Pharaoh is clearly impressed by Joseph's skillful interpretations and his brilliant marketing plan. But what is it exactly that sets Joseph's interpretations apart from those of all the wise men of Egypt? After all, Pharaoh's dreams don't seem that difficult to figure out. The answer lies in Joseph's faith. So passionate is Joseph's belief in God that he is elevated from the depths of the dungeon to the position of Pharaoh's second in command.

Like a good novel, the big picture slowly emerges—and it is God's big picture. Joseph's brothers re-enter the story as they journey down to Egypt in search of food. Now Joseph will be able to save his family and continue the unfolding of God's plans as revealed to Abraham.

How often we meet people that have no room for God in their lives? They believe that their successes are of their own hands and therefore, have nowhere to turn when their lives take a fall. Was this not Joseph's problem? As long as God was not in Joseph's life—as long as Joseph was so full of himself—his life was one pitfall after another. Not until Joseph allowed God in was his destiny fulfilled and his family reunited.

Allowing God to enter our lives can provide us with a sense of humility, an ethical framework, and a passion for all that life has to offer. It is a lesson we can all learn from.

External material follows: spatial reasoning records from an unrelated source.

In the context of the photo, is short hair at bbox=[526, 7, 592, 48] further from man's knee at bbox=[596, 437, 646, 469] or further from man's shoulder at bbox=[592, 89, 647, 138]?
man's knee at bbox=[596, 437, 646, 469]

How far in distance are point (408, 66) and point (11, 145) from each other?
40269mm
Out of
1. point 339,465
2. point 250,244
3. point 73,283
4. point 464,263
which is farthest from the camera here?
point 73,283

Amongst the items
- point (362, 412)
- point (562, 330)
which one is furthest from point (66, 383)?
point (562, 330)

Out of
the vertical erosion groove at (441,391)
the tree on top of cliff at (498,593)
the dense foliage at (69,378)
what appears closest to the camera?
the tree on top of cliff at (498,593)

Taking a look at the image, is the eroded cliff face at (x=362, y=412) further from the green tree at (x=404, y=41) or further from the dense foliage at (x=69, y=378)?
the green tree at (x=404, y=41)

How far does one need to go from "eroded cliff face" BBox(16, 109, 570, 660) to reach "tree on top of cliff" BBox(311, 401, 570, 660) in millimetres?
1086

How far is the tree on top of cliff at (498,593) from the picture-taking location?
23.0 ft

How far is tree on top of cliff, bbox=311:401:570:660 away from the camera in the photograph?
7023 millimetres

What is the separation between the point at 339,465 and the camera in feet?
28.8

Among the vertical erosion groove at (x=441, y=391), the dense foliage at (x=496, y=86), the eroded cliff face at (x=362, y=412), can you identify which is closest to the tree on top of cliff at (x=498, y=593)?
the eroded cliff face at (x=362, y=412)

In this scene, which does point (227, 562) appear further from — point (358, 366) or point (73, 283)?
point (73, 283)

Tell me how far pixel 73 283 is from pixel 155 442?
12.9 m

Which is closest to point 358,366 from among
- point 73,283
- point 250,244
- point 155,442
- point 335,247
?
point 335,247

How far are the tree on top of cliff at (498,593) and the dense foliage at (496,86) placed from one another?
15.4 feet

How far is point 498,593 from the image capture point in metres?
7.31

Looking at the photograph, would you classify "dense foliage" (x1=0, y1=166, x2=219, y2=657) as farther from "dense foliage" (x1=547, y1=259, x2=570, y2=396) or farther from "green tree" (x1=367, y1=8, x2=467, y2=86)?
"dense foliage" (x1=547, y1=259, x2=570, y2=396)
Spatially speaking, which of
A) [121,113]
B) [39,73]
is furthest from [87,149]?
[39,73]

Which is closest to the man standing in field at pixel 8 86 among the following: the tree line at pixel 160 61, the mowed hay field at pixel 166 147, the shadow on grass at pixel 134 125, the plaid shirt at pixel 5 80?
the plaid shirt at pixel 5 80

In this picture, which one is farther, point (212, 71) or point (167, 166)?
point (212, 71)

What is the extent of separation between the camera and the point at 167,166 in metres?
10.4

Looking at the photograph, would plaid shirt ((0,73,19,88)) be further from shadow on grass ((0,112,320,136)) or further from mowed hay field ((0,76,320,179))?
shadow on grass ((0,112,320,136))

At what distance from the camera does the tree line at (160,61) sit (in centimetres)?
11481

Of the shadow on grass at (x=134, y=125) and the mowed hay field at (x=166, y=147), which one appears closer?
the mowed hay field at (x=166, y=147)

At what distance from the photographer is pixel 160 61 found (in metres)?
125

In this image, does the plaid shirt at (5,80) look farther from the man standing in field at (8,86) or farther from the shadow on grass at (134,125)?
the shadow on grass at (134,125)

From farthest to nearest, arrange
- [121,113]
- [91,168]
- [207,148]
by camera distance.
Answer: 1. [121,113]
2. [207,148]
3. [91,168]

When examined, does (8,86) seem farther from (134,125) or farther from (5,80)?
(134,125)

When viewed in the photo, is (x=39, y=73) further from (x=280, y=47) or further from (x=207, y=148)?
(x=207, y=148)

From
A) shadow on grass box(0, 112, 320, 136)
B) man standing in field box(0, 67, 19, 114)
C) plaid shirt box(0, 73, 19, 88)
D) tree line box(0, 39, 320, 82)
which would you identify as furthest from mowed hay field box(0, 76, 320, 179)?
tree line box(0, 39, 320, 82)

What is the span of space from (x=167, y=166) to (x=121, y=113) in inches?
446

At the time of this writing in 1997,Cantor Judith Kahan Rowland served as cantor of the Baltimore Hebrew Congregation, Baltimore, Maryland. She is a past president of the American Conference of Cantors.

Do You Trust Me?

Daver Acher By: Elisa Bergenfeld

As we read the Torah, it is interesting to note how relationships are established between the characters themselves, as well as with God. Many times we can use these positive examples as models for forming relationships in our own lives or as lessons on how to be more cautious when such situations arise. Parashat Mikeitz is all about the relationships between employers and employees, between siblings, and between parents and their children. As everyone knows, an important part of every good relationship is trust. But how do we know whom we can trust and what we should do if that trust has been broken?

Let's look at this week's parashah to derive a greater understanding of the following questions:

Who is worthy of your trust?

Joseph was taken out of prison to interpret Pharaoh's dreams. Pharaoh was so impressed by Joseph's interpretation that he elevated Joseph to a position of very high authority. In fact, Pharaoh says, "Only with respect to the throne shall I be superior to you." (Gen. 41:40) It is interesting to consider why Pharaoh trusted Joseph's interpretation. What made Pharaoh believe that Joseph would be a good leader? After all, not only was he a Hebrew, he had also been accused of committing a heinous crime.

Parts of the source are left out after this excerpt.